* [Task details]: Find "Out of the items" in the records that follow; print that line and each subsequent line through the last one, verbatim and with nothing added.

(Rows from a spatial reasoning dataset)
————————

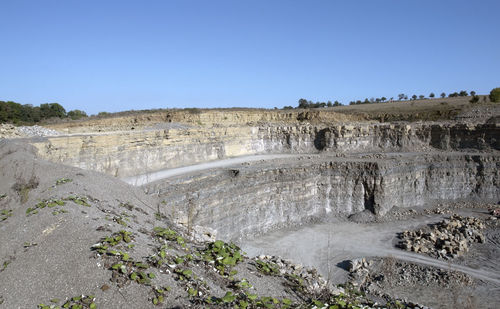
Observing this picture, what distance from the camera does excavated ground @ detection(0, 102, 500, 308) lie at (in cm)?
519

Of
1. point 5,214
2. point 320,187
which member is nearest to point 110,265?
point 5,214

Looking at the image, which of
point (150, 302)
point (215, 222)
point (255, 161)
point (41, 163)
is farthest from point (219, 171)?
point (150, 302)

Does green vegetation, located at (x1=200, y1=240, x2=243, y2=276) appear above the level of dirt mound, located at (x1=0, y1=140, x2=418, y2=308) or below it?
below

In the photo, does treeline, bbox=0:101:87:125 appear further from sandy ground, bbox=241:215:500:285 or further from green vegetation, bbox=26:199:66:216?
green vegetation, bbox=26:199:66:216

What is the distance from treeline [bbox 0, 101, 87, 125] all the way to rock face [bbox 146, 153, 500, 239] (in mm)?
20759

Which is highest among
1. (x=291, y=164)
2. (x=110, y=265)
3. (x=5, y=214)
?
(x=5, y=214)

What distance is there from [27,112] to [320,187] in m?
34.1

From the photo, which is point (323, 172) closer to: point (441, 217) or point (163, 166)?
point (441, 217)

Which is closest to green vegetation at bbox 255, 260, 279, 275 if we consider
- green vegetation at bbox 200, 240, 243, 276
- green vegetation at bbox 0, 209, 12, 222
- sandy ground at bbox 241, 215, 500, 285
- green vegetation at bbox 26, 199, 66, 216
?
green vegetation at bbox 200, 240, 243, 276

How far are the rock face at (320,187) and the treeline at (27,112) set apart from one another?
2076cm

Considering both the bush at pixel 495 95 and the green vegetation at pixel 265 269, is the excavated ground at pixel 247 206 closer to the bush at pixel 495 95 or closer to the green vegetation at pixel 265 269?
the green vegetation at pixel 265 269

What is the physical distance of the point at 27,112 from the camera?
35.9m

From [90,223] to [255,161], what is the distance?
16067 mm

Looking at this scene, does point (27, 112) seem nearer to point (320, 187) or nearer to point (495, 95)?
point (320, 187)
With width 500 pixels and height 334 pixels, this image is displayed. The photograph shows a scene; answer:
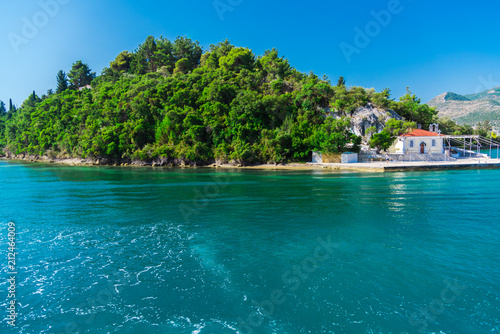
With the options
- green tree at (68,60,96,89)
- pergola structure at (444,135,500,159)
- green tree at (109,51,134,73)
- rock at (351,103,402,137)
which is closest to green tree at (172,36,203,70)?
green tree at (109,51,134,73)

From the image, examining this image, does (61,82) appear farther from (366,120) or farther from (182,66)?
(366,120)

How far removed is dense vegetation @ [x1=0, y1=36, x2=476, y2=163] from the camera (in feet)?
178

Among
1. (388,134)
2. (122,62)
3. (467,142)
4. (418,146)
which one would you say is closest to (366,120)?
(388,134)

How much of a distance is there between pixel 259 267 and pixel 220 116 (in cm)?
5150

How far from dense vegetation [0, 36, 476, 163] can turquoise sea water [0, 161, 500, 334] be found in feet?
107

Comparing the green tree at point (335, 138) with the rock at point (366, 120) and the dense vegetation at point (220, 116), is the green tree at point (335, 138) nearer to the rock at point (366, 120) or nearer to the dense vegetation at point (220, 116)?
the dense vegetation at point (220, 116)

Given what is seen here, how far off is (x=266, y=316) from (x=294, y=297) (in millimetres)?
1334

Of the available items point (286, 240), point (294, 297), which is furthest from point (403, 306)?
point (286, 240)

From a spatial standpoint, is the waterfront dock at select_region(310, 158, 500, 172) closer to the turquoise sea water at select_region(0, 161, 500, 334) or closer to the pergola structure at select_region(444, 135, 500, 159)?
the pergola structure at select_region(444, 135, 500, 159)

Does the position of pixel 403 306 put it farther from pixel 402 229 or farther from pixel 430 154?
pixel 430 154

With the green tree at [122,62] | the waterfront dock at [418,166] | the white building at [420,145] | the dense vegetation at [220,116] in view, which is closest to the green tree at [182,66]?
the dense vegetation at [220,116]

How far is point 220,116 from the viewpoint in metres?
60.3

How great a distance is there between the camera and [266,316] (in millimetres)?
8352

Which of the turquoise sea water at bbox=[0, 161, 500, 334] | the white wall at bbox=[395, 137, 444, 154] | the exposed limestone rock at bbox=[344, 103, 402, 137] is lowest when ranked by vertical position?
the turquoise sea water at bbox=[0, 161, 500, 334]
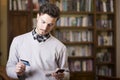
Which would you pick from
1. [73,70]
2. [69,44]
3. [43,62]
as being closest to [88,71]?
[73,70]

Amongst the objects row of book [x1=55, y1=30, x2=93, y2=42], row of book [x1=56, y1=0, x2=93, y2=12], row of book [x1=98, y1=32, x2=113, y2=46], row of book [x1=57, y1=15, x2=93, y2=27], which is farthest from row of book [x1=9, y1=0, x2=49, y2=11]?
row of book [x1=98, y1=32, x2=113, y2=46]

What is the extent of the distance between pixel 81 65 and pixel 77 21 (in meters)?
0.88

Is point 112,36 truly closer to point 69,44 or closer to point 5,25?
point 69,44

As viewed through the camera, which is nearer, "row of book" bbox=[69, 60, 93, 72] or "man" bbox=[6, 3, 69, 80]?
"man" bbox=[6, 3, 69, 80]

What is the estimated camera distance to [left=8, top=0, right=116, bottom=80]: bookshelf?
4965 mm

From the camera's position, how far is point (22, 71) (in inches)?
62.8

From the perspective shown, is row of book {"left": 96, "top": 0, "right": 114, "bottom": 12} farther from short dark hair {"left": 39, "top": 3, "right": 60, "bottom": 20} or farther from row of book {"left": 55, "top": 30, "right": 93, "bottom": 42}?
short dark hair {"left": 39, "top": 3, "right": 60, "bottom": 20}

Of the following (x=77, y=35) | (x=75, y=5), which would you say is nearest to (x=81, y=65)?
(x=77, y=35)

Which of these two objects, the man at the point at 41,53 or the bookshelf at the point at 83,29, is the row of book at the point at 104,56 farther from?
the man at the point at 41,53

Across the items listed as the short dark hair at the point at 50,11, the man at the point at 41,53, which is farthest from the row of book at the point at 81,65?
the short dark hair at the point at 50,11

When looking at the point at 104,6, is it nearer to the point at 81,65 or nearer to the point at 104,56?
the point at 104,56

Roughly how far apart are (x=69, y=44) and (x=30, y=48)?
136 inches

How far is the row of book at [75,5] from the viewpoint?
199 inches

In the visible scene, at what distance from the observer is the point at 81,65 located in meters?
5.23
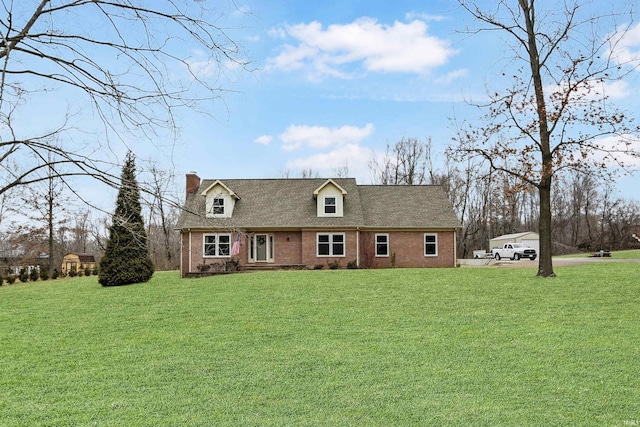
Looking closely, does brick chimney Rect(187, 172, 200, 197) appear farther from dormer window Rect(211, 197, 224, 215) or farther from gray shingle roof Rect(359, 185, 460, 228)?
dormer window Rect(211, 197, 224, 215)

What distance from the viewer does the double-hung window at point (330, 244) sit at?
27.5m

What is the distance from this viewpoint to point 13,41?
4.59 meters

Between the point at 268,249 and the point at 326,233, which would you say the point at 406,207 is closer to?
the point at 326,233

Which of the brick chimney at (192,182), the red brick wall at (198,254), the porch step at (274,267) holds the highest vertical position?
the brick chimney at (192,182)

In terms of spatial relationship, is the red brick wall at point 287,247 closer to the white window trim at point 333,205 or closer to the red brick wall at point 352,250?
the red brick wall at point 352,250

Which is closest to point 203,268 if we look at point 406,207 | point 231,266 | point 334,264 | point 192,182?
point 231,266

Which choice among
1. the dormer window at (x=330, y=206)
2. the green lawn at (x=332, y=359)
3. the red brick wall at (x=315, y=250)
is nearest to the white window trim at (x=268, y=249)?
the red brick wall at (x=315, y=250)

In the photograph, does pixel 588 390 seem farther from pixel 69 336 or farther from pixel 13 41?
pixel 69 336

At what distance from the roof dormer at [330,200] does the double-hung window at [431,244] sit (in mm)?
5103

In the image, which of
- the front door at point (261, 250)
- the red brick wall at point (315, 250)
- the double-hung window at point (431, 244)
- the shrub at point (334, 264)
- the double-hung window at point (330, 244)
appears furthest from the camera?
the double-hung window at point (431, 244)

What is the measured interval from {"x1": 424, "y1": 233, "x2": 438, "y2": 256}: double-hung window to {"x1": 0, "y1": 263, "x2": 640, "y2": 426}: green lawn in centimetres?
1302

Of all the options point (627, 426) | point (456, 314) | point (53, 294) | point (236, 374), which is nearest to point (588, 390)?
point (627, 426)

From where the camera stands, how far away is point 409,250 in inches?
1110

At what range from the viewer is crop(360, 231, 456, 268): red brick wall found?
28.1 meters
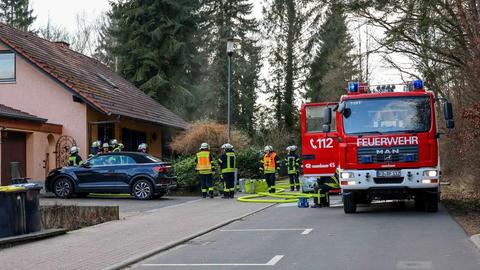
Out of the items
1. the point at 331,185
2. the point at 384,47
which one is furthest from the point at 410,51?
the point at 331,185

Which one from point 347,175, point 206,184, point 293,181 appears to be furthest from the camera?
point 293,181

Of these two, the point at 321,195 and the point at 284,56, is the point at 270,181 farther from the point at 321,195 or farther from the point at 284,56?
the point at 284,56

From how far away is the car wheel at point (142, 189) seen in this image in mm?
20281

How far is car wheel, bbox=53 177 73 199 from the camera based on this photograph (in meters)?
20.9

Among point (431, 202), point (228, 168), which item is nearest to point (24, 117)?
point (228, 168)

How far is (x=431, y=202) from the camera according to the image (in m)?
15.2

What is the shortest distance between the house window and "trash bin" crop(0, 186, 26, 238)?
1519cm

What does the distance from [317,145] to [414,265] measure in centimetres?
1154

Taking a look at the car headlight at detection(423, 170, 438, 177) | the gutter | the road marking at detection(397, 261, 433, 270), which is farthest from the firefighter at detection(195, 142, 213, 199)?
the road marking at detection(397, 261, 433, 270)

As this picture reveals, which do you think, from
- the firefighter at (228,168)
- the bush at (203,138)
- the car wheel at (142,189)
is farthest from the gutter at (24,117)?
the firefighter at (228,168)

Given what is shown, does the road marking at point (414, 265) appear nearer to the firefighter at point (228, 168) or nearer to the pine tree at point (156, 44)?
the firefighter at point (228, 168)

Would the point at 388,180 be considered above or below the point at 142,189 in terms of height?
above

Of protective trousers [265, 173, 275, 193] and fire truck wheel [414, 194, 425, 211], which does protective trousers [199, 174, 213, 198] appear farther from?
fire truck wheel [414, 194, 425, 211]

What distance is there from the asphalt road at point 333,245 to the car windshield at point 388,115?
2155mm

————————

* [Written response]:
Out of the items
1. the point at 331,185
2. the point at 384,47
which one is furthest from the point at 410,51?
the point at 331,185

Which one from point 347,175, point 206,184, point 293,181 appears to be furthest from the camera?
point 293,181

Of these two, the point at 321,195 and the point at 284,56, is the point at 270,181 farther from the point at 321,195 or farther from the point at 284,56?
the point at 284,56

From how far away is the car wheel at point (142, 189) seen in this image in mm?
20281

How far is car wheel, bbox=53 177 73 199 from the camera based on this photograph (in meters)?
20.9

Among point (431, 202), point (228, 168), which item is nearest to point (24, 117)?
point (228, 168)

How far is (x=431, y=202) from the camera according to the image (in m)?
15.2

What is the shortest distance between the house window and "trash bin" crop(0, 186, 26, 238)?
1519cm

What does the distance from [317,145] to [414,265] measure in centimetres?
1154

Taking a look at the car headlight at detection(423, 170, 438, 177) | the gutter | the road marking at detection(397, 261, 433, 270), which is farthest from the firefighter at detection(195, 142, 213, 199)?
the road marking at detection(397, 261, 433, 270)

As this picture reveals, which do you think, from
- the firefighter at (228,168)
- the bush at (203,138)
- the car wheel at (142,189)
is farthest from the gutter at (24,117)?
the firefighter at (228,168)

Given what is shown, does the road marking at point (414, 265) appear nearer to the firefighter at point (228, 168) or nearer to the pine tree at point (156, 44)?
the firefighter at point (228, 168)

Would the point at 388,180 be considered above or below the point at 142,189 in terms of height?
above

Of protective trousers [265, 173, 275, 193] and fire truck wheel [414, 194, 425, 211], which does protective trousers [199, 174, 213, 198] appear farther from?
fire truck wheel [414, 194, 425, 211]

What distance is there from the asphalt road at point 333,245 to the car windshield at point 388,115?
2155mm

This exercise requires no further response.